Bring the potatoes back to the boil then simmer for 20 minutes until the potatoes are soft.
Drain the potatoes, then add them back into the pan with the butter. Add the white pepper then mash until the potato is incredibly smooth.*
Tip the mashed potato into a bowl and leave to cool for an hour then cover and refrigerate for at least 2 hours until the potato is cold.
Drain the salmon and mix into the cold potato and the parsley leaves with a fork until evenly dispersed.
Shape the fishcakes into patties of equal weight, about 125g, then place on a plate and put back in the fridge to settle for half an hour.
Arrange the flour, beaten egg and breadcrumbs into three separate bowls, then remove the fishcakes from the fridge and coat each fishcake; first with a light dusting of flour, then with the egg, then the breadcrumbs.
Pour the olive oil into a wide heavy based saucepan and heat until sizzling. Then turn the heat down to low.
Shallow fry the fishcakes in two batches, 5 minutes on each side, spooning some of the oil up the sides of the fishcakes to ensure they are golden all over, then place on kitchen towel to absorb the excess oil.

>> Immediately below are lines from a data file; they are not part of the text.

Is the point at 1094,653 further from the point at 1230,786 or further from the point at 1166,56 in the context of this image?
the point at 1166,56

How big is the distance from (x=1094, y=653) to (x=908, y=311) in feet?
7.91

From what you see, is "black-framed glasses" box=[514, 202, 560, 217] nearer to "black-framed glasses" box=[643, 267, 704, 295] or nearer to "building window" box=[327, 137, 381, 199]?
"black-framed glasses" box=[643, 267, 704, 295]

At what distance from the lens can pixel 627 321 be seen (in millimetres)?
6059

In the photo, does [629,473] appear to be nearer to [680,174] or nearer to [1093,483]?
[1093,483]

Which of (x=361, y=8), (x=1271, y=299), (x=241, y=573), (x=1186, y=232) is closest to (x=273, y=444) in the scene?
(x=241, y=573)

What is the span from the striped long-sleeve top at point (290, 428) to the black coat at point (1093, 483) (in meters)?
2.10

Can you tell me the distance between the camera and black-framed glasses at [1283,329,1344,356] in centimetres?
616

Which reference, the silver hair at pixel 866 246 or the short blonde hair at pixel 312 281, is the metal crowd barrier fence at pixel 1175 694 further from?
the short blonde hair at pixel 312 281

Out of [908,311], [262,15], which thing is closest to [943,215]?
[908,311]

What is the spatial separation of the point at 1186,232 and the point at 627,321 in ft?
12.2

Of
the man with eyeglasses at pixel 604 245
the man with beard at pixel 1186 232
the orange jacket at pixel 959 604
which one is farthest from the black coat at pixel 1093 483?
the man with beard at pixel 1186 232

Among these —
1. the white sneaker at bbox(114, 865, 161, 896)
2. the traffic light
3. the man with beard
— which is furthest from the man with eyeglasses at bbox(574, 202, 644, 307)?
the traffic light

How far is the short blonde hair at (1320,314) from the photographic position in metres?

Serve the fishcakes with a light salad and plenty of brown sauce.
These fishcakes freeze very well so make a huge stash for emergencies and re-heat in the oven.
*If you use leftover mashed potato then these fishcakes come together in a snap. If you’re making the mashed potato especially for the fishcakes then you must wait for them to cool completely in the fridge as warm potato will fall apart when you’re shaping the fishcakes.*I actually use a potato ricer for mashing my potatoes which ensures lump free and smooth mash without any gummy texture. To achieve this I place the salted butter into the saucepan and pass the potato through the potato ricer into the pan of butter, then give a jolly good stir into the butter once all the potato has been riced.